At the invitation of architect-engineer José Luis Creixell and the primitive painter Jesús (Chucho) Reyes Ferreira, Barragán began work in Mexico City on several International Style buildings. Barragán's twenty-year design and intellectual collaboration with Reyes and the émigré sculptor Mathias Goeritz was a major turning point in modern architectural design and theory. They worked separately or in consultation with one another, each taking the lead in their individual discipline. Barragán, the architect, treated a building site like a transparent solid defined by its light, natural configuration, and context. He moved through the site to find indications of forms and connections as a sculptor would explore the volume of a block of stone to find its contained figure. Program requirements and circulation then cut the volume, disciplined the light, and defined enclosures from a plan diagram sketched on the ground for workmen or on a scrap of paper for a client's information. Barragán, Reyes, and Goeritz took the indigenous architectural style of Mexico through the filter of the International Style into the intellectual abstraction and pragmatism of projects like the Towers of Satellite City and Casa Gilardi in Mexico City, then returned to the memory of Barragán's childhood home, Hacienda de Corrales, near Mazamitla, Jalisco, to design projects like the contemporary equestrian hacienda San Cristobal, near Mexico City (1967–1968). In the more than fifty international projects attributed to Barragán, the hacienda form always alludes to Mexico.

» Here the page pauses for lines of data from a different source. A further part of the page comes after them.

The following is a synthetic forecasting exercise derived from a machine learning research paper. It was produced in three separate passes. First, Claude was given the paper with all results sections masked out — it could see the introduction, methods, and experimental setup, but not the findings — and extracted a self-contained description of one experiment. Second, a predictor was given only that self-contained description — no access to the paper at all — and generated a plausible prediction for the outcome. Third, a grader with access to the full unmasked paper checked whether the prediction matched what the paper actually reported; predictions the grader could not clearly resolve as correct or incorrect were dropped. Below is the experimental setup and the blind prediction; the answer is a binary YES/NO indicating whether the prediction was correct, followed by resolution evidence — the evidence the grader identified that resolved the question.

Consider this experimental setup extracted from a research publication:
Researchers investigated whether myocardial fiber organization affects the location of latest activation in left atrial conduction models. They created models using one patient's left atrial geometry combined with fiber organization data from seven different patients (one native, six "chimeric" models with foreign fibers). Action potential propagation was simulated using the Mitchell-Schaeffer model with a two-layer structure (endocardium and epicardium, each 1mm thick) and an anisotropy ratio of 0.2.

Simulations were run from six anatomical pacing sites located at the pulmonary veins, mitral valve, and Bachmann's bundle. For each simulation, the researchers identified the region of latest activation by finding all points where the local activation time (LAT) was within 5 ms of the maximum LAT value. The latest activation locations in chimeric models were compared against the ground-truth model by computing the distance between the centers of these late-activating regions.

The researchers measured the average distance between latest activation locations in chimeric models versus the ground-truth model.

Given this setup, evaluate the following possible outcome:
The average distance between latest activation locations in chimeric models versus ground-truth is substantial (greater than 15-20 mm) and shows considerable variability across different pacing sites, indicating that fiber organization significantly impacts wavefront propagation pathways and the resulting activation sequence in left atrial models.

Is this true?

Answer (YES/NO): NO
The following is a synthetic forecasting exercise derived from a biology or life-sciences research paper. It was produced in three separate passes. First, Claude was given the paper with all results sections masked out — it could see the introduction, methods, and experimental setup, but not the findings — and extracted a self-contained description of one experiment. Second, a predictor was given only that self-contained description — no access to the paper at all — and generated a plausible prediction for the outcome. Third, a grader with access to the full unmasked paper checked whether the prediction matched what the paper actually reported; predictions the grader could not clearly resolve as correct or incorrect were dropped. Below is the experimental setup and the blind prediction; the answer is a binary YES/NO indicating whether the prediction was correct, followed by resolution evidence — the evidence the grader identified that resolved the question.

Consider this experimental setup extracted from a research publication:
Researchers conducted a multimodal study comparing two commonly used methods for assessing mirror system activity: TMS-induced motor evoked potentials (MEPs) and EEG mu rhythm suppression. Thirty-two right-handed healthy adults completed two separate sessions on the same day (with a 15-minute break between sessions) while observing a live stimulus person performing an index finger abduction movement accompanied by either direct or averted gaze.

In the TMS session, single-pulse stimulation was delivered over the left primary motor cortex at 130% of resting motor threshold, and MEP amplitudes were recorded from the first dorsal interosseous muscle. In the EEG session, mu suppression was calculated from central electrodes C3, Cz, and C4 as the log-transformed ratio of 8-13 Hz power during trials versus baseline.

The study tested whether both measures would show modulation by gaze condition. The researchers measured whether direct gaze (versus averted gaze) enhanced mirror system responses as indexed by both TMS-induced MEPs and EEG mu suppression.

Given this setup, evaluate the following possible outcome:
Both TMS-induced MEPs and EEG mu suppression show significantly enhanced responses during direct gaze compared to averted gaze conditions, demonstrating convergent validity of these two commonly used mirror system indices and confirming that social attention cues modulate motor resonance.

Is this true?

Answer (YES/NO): YES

One of Mexico's most important architects and architectural design theorists, Barragán was a founding member of the Mexican Society of Landscape Architects and its honorary president for life (1973), a recipient of the Premio Nacional de Artes (first prize for architecture; 1976), and honorary fellow of the American Institute of Architects (1976), the second winner of the Pritzker Prize for Architecture (1980), and an honorary member of the American Academy and Institute of Arts and Letters (1984). His architecture was the subject of exhibitions at the Museum of Modern Art in New York (1976) and the Museo Rufino Tamayo in Mexico City (1985) and a traveling exhibition organized by Montage Journal of Boston (1989–1994). Luis Barragán's death in Mexico City was honored by a memorial exhibition at the Palacio de Bellas Artes.
See alsoArchitecture: Modern Architecture .
BIBLIOGRAPHY
Emilio Ambasz, The Architecture of Luis Barragán (1976).
Luis Barragán, Luis Barragán: The Pritzker Architectural Prize (acceptance speech, 1980).
Luis Barragán et al., Ensayos y apuntes para un bosquejo crítico: Luis Barragán (1985); "Luis Barragán, arquitecto," in Arquitectura, 70 (March 1989): 51-85.
José Checa Alvarez and Manuel Ramos Guerra, Obra construida: Luis Barragán Morfin, 1902–1988 (1989).
Max Underwood, "Architect of the Intangible," in Americas 43, no. 4 (1991): 6-15.
Armando Salas Portugal, Photographs of the Architecture of Luis Barragán (1992).
Estelle Jackson et al., Luis Barragán: The Architecture of Light, Color, and Form (catalog for Montage Journal traveling exhibition, 1995).
Additional Bibliography
Barragán: The Complete Works. With preface by Alvaro Siza. New York, NY: Princeton Architectural Press, 2003.